There is a lovely quote from a lady called Linda Hogan : 


" Walking. I am listening to a deeper way.
Suddenly all my Ancestors are behind me.
Be Still, they say. Watch and Listen.
You are the result of the love of thousands."

The first time I read that, the notion of it completely blew my mind. It still never fails to make me stop in my tracks and smile at the thought.




I took some beautiful peach roses to the church yard where so many of my ancestors rest to honour their memories. Some known to me and some through stories heard an my Grandmother's knee. Somewhere along the back wall in a unmarked plot, the modest headstone stone long tumbled and lost, my great great grandmother Jane lies. She was widowed three times and brought up 9 children, what a hard life that must have been for her,  she lived to the ripe old age of 87 in a local Almshouse. A single rose for her - the bushy ivy of an old tree trunk a natural vase, standing strong, proud and determined just like I imagine her. I would say standing tall but somehow I very much doubt it - that's the short side of the family, the diddy people as we teased my Nan and now my Mum and as my Dad always says they put dung in amazonesque boots!




A short drive from their peaceful churchyard that I managed to frequent like an overgrown will o' the wisp flitting from grave to grave in between the church services strewing roses in my wake, are the ancient standing stones of Kits Coty. This ancient burial site has always drawn me to it, like my ancestors before me - proof being seen in my great grandfather's name carved on the stones themselves! My family seem to have been born right out the hills there and it's not unreasonable to imagine that could if I walk back through the millennia we could have easily been descended from the neolithic people who buried and venerated their loved ones there. More roses for these ancestors, 3 for past, present and future, an apple as an offering, along with feathers that appeared in my path and a drop of my famous apple wine for myself and the venerated ones - all enjoyed in glorious solitude except for a lone bird of prey over head before I clambered puffing and panting back up the hill and fell thankfully into the car.

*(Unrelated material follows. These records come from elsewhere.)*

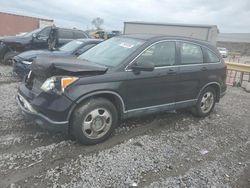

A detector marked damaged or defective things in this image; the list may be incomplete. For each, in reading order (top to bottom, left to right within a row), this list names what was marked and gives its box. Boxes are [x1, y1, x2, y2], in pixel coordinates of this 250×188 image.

crumpled hood [31, 57, 107, 78]
damaged front bumper [16, 93, 69, 133]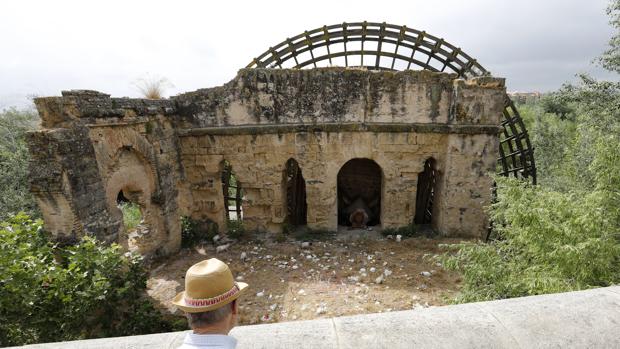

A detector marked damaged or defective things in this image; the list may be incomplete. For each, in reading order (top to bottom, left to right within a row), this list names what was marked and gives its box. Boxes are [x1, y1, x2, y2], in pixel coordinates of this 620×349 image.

broken wall top [34, 68, 506, 132]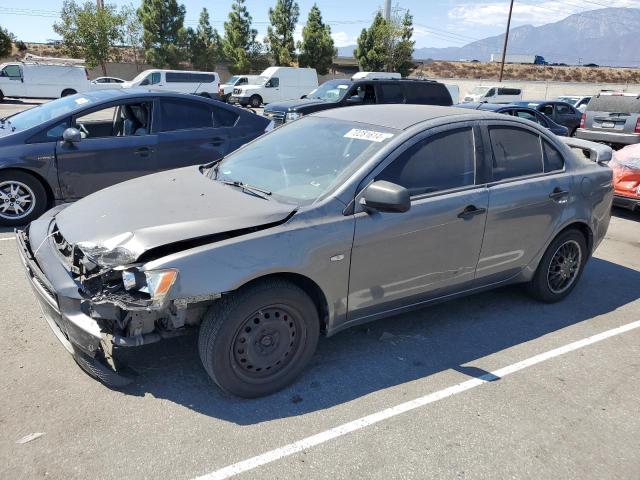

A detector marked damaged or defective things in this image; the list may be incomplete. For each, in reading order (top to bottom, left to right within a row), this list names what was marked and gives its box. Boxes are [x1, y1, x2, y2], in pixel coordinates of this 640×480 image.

crushed front bumper [15, 219, 132, 388]
crumpled hood [55, 167, 296, 264]
dark gray damaged car [16, 105, 616, 398]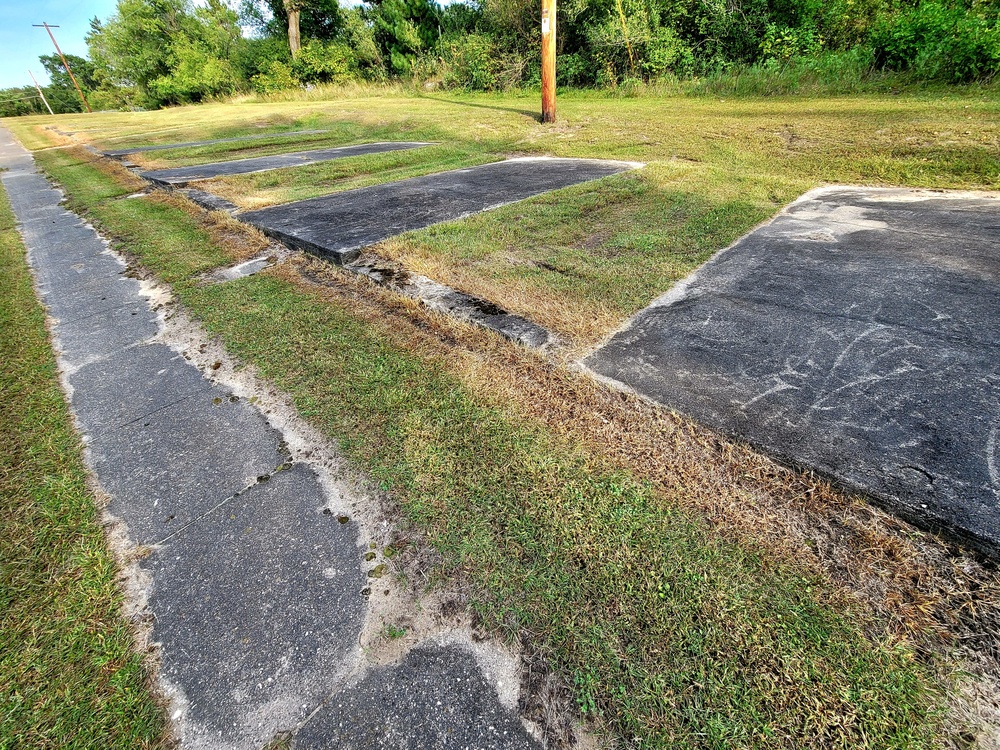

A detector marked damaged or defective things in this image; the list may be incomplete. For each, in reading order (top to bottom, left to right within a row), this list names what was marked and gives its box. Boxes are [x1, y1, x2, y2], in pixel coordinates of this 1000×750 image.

asphalt patch [138, 142, 430, 187]
asphalt patch [238, 157, 636, 266]
cracked concrete pavement [1, 129, 548, 750]
broken concrete edge [580, 332, 1000, 568]
asphalt patch [584, 187, 1000, 560]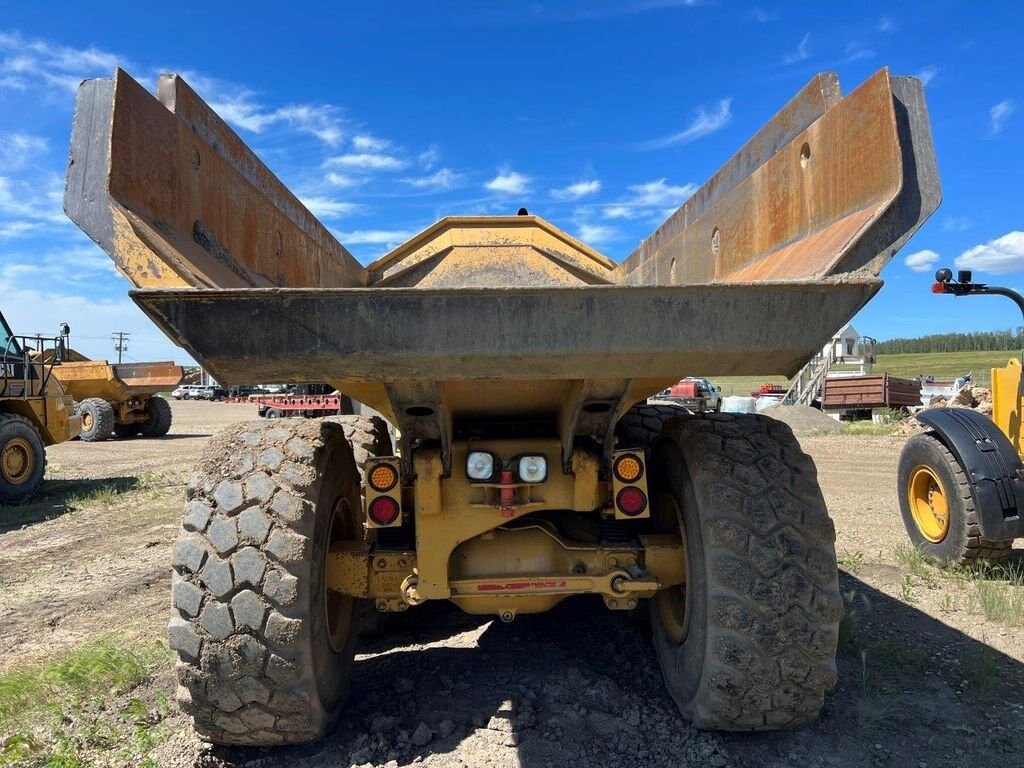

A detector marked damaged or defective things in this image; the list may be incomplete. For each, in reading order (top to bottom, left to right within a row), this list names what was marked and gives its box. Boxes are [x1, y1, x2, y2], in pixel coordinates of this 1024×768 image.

rusty dump body [68, 67, 937, 475]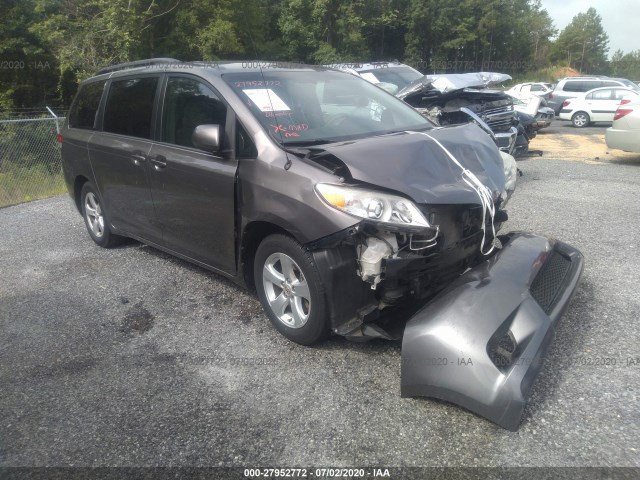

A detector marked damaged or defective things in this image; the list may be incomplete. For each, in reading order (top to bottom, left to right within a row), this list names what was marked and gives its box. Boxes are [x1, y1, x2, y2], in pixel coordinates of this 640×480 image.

damaged minivan [61, 58, 584, 430]
broken headlight [316, 184, 430, 229]
crumpled hood [320, 124, 504, 204]
crumpled hood [398, 71, 512, 100]
front end damage [402, 231, 584, 430]
detached front bumper cover [402, 232, 584, 432]
dented front fender [402, 232, 584, 432]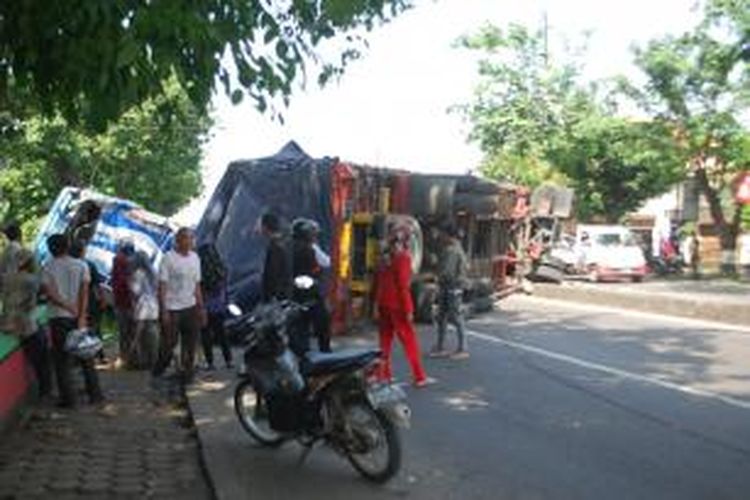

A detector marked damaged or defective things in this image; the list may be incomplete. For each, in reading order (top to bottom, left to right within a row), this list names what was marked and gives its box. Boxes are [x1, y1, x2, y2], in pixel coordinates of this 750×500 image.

overturned truck [197, 143, 556, 334]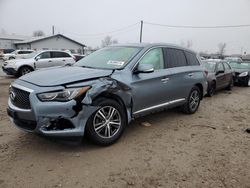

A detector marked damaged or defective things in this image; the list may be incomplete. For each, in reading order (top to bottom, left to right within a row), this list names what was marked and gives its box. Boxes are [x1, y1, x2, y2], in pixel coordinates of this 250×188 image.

crumpled hood [19, 65, 113, 86]
damaged car [7, 43, 207, 145]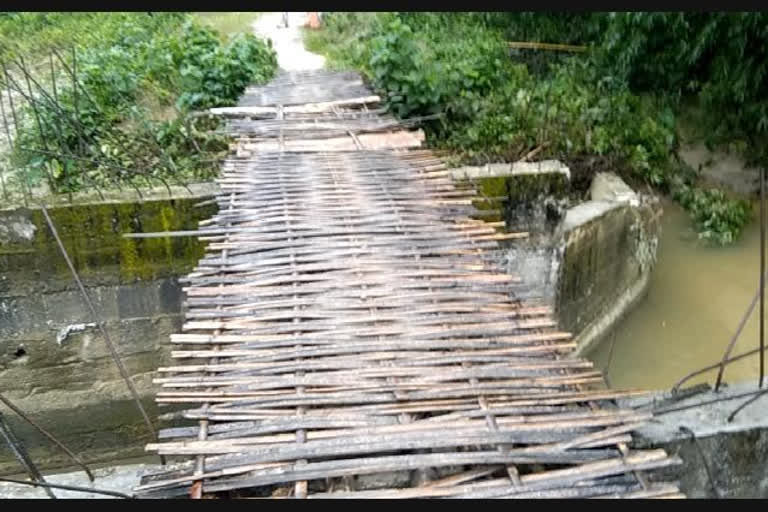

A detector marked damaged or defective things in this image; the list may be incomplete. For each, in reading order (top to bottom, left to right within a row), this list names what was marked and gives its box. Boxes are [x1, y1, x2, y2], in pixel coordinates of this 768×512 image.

I'd managed to lure himself further out of the house with the promise of dinner via a visit to the reconstructed saxon settlement of Wychurst at Wildwood near Herne. This wonderful building was having an open day complete with Viking and Anglo Saxon battles and a wedding - food for which was being cooked over the fire in the long house. Ok so it's a reconstruction, someones interpretation but it was still an amazing experience to step back in time into something so meticulously and authentically researched and built and of course to see the bears, wolves, boar and other indigenous animals in this forest wildlife park. Hearing the wolves howl whilst watching an Anglo-Saxon wedding was quite surreal! I couldn't help but wonder about my ancestors from that period and whether they had run ins with wild creatures such as that, fought battles with wooden shields and fought off invaders....




Samhain evening itself was a quiet night - a glass or two of some Lindisfarne wine we bought on our travels, spiced pumpkin soup made from the disemboweled pumpkins and baked apples before sitting outside round the fire watching the clouds attempt to hide  a nearly full Lady Moon. Too cloudy for many stars but ideal for talking about those who have gone before, regaling each other with stories about loved ones from our childhood, family stories and remembering them all with laughter and love. Perfect.